What this could also suggest is the possibility that the shift from childhood into young adulthood, and from high-school to college, for Asian-American men marks a first direct acquaintance with the outcome of gender-specific anti-Asian racism. That is not to say that young Asian-American boys do not experience racism prior to high-school graduation - which many, perhaps most of us, do. It means that for many young Asian-American men the shift into the college and young adult environment comes with a realization that all of that casual racism they may have experienced throughout childhood from peers reflects far more than merely "kids being mean", and may, in fact, reflect a pervasive conditioning process for American society that demeans Asian people and their cultures, but also normalizes and legitimizes mainstream America's intrusion into our personal and private sexual particulars as well our opportunities to fulfill fundamental human drives like partnering and procreation.

Those (specifically, within the community) who condemn and ridicule young Asian men for reacting angrily to such a process are not only skirting the negative side of moral behaviour, they are launching a fundamental attack on the wider process of Asian-American empowerment and efforts towards normalization of our community issues.
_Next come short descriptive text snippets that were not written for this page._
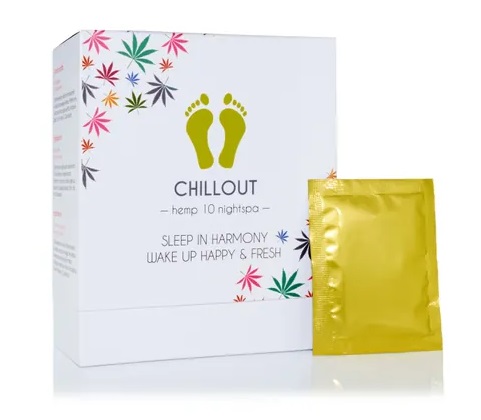 Stella Me CHILLOUT - NIGHTSPA Hemp - 10 Nächte Kur 1 Stck.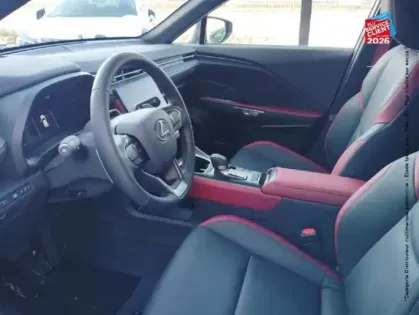 Photo 14 Lexus Lbx  1.5 136ch Vibrant Edition 2WD MY26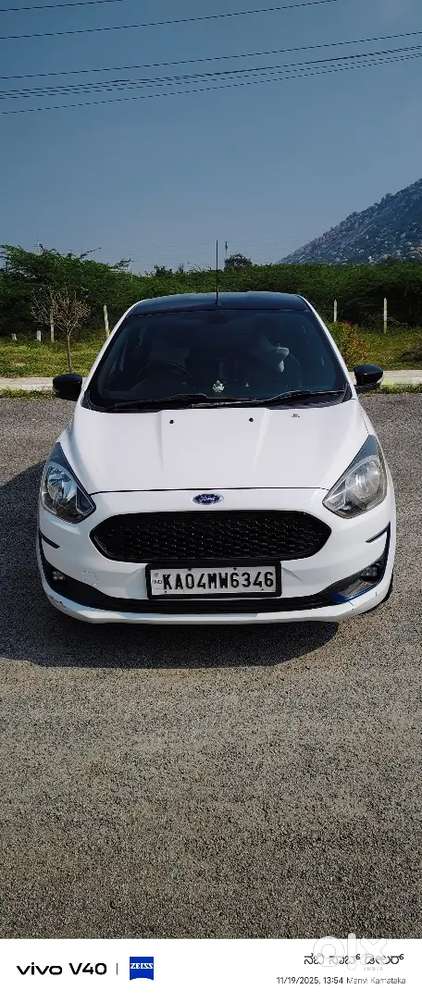 Ford Figo 2019 Diesel 96745 Km Driven
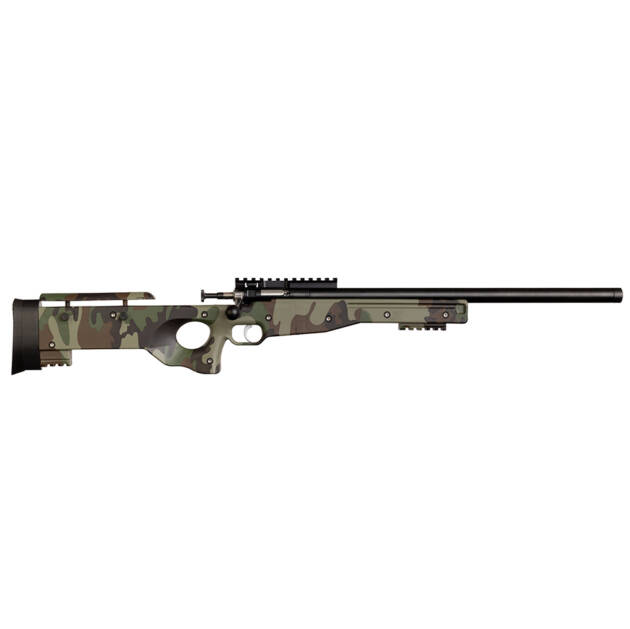 KEYSTONE SPORTING ARMS CRICKETT CPR 22LR M81 CAMO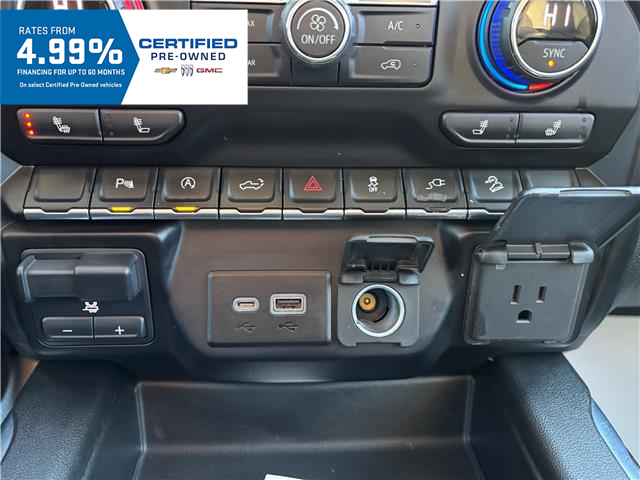 2021 Chevrolet Silverado 1500 LT Trail Boss (Stk: TM263124) in Caledonia - Image 41 of 48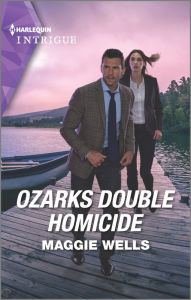 Title: Ozarks Double Homicide, Author: Maggie Wells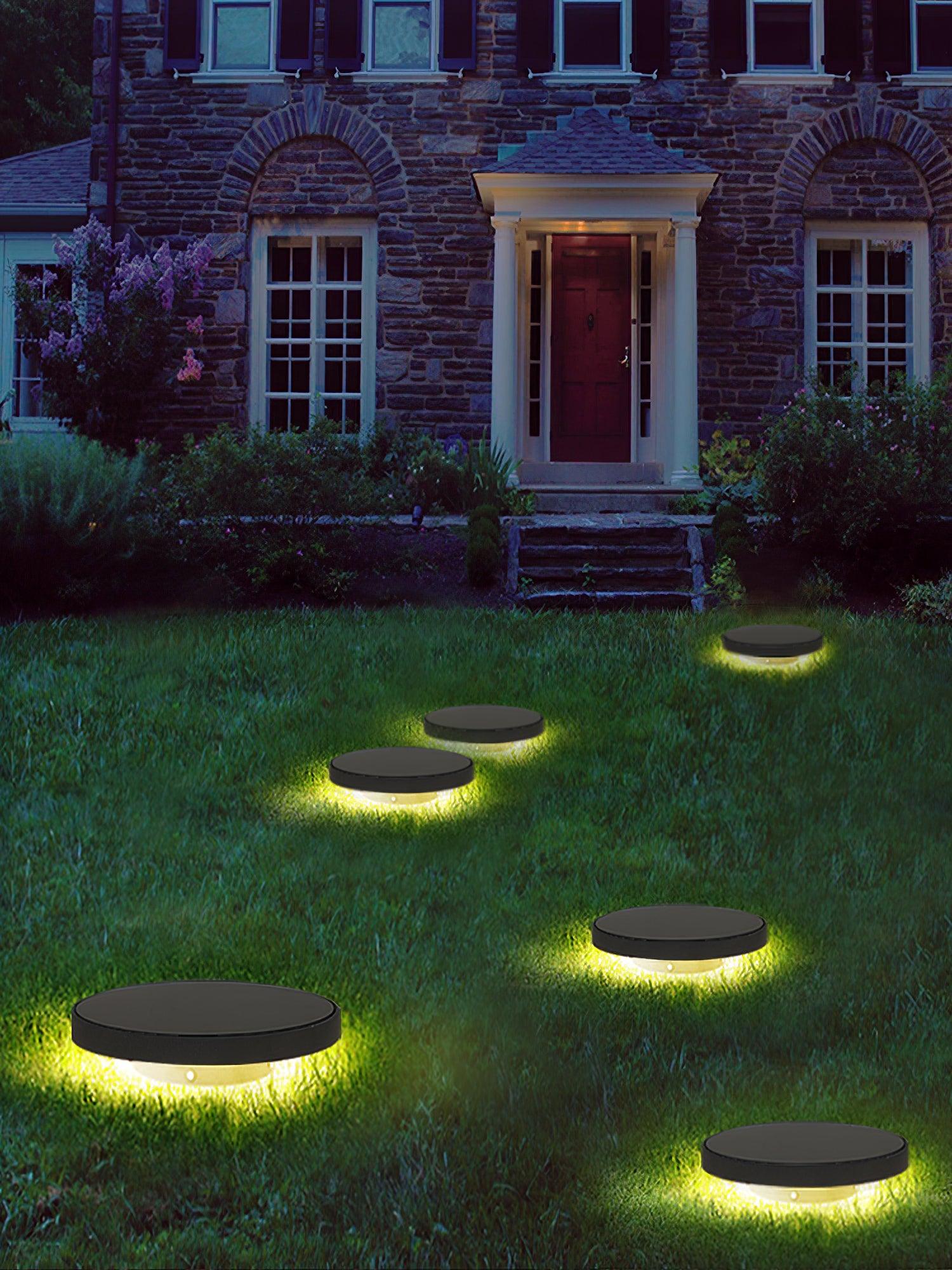 Lawn Nails Outdoor Light - Blowlighting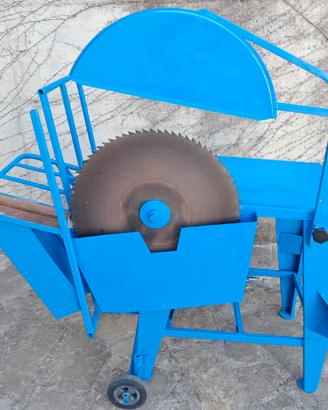 Sega circolare per legno a cardano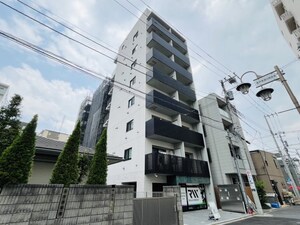 SOMERSET　HOUSE外観写真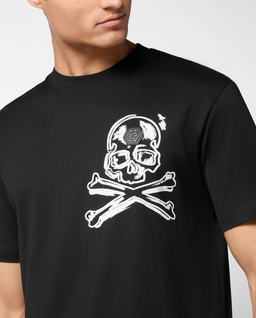 Czarna koszulka Skull & Bones - Image #4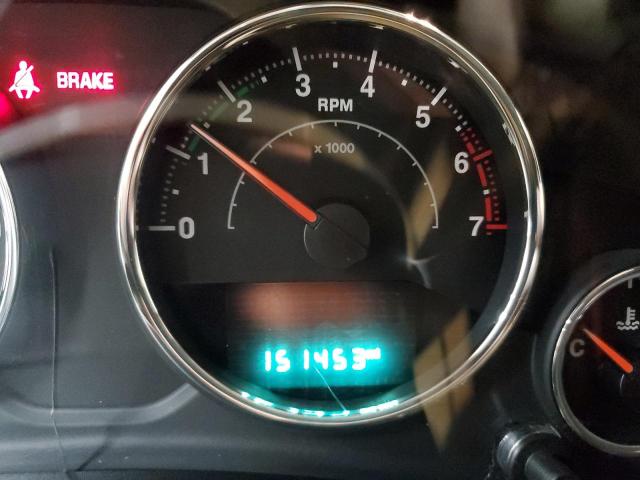 Photo 9 from auction – 2015 JEEP WRANGLER U with VIN 1C4BJWEG5FL759622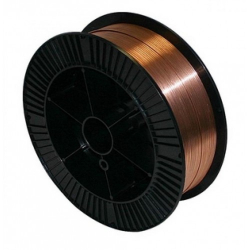 Стоимость Bedra Проволока медная bercoweld K5 (CuSn1), 2.4мм, 15кг в Руднево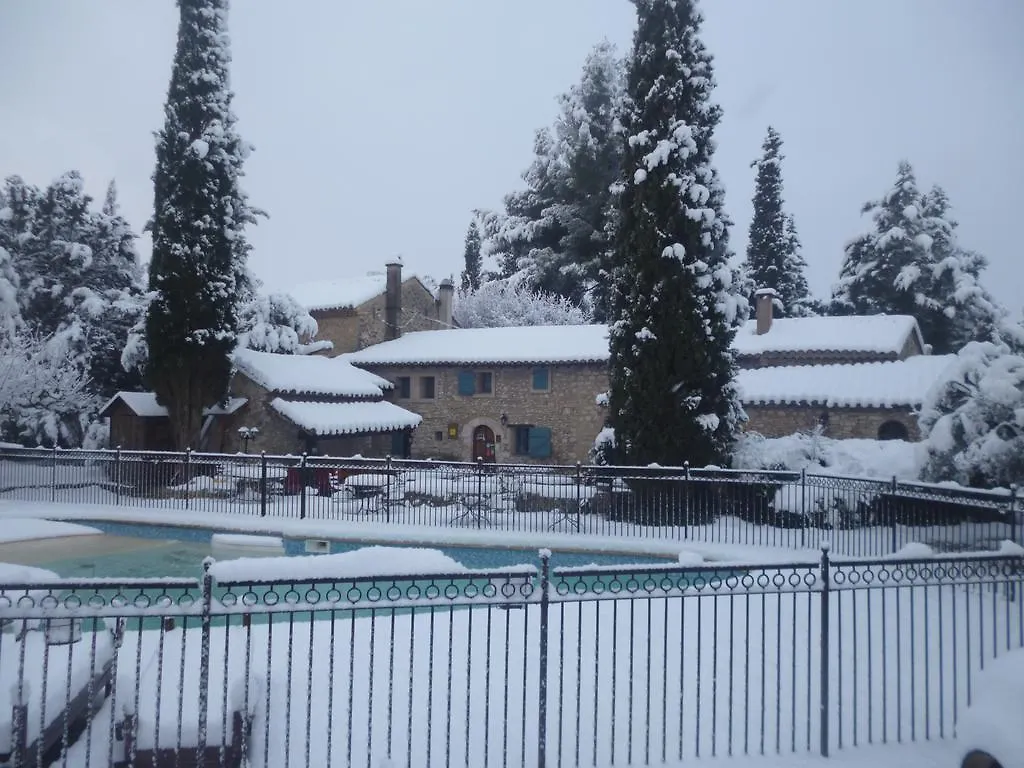 Mas De La Bonoty Bed & Breakfast Pernes-les-Fontaines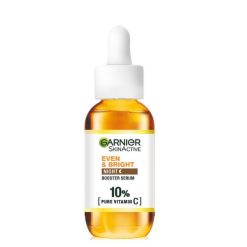 Sérum de nuit enrichi à 10 % de vitamine c pure et acide hyaluronique GARNIER 30ml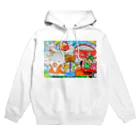 まこらっち®の予祝 Hoodie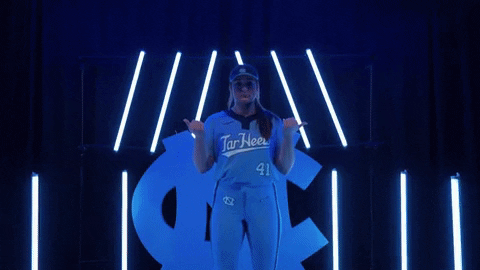 University Of North Carolina GIF by UNC Tar Heels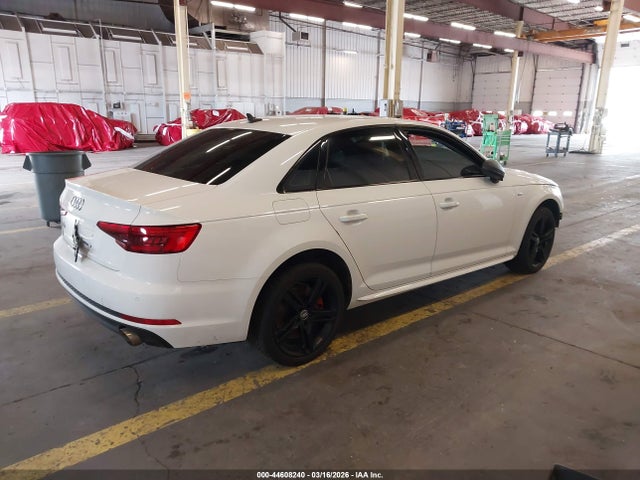 WAULNAF44HN061748 Audi A4 2.0t Premium
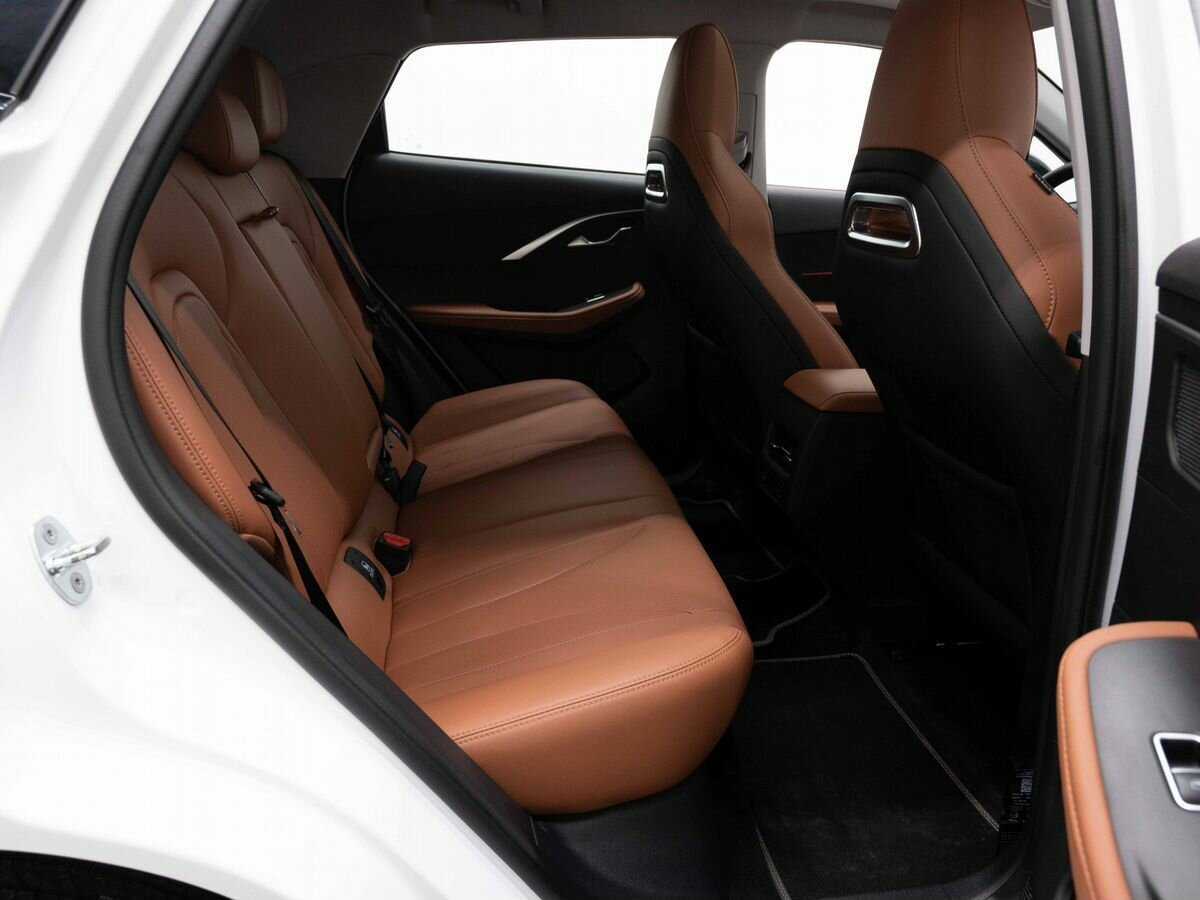 OMODA C5 б/у, 2023, Вариатор. Фото: #11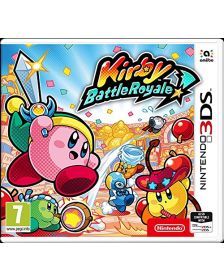 Kirby Battle Royale (Nintendo 3DS) (New)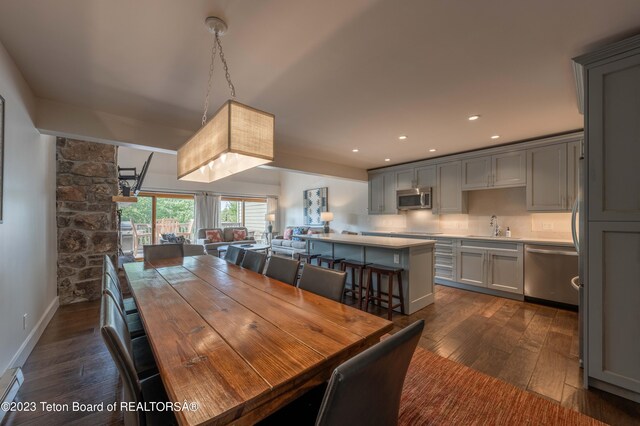 3720 W Michael Dr Unit 5-1, Teton Village, WY 83025 - photo 5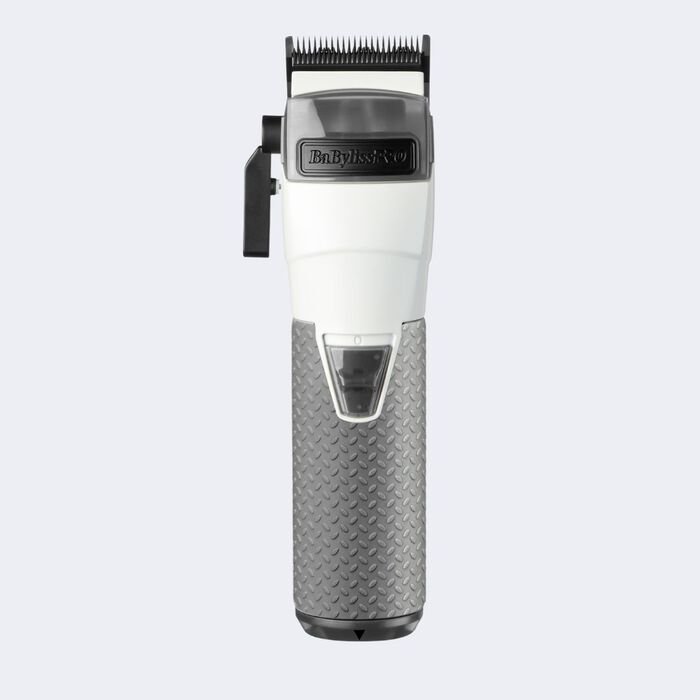 BaBylissPRO Limited Edition FXONE All-Metal Interchangeable Battery Clipper FrostByte FX899TW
For instance, we pay lip-service to the poor state of mental health awareness within the community and decry the culture of shame of this issue within Asian-America. Yet, all too often - actually more often than not - Asian men are dismissed as pathetic and annoying for reacting angrily to what is an injustice as significant as workplace discrimination. All of the emotional and possibly psychological processes that go hand-in-hand with that be damned.

In summary, given that personal choice drives both workplace discrimination and partnering choices, it seems arbitrary to claim some kind of moral primacy for one issue over the other. Thus, Asian male concerns about the cultural and social hampering of their partnering opportunities are legitimate concerns - as legitimate as concerns about cultural and social stereotypes that make some people not want to live near or hire minorities. Both are about personal choice. Granted, the aggressive and sometimes abusive approach of some Asian men - usually on internet spaces - is not conducive to dialogue, but to label even this type of reaction as merely some kind of bitterness or lack of game, avoids the possibility that there may be a poorly mapped road for how to deal with anti-Asian racism in general, and gender-specific, anti-Asian male racism in particular. In short, a summary dismissal of the subject is tantamount to marginalizing a demographic because they have not figured out a way to address the racism in their lives.

Asian male concerns about casual racist beliefs that hinder their partnering opportunities arguably derive from the same process that drives workplace discrimination, and, thus, deserves a more empathetic response from the community, as well as a more significant place in the Asian-American dialogue on our racialized experiences. To do otherwise is to uphold racism.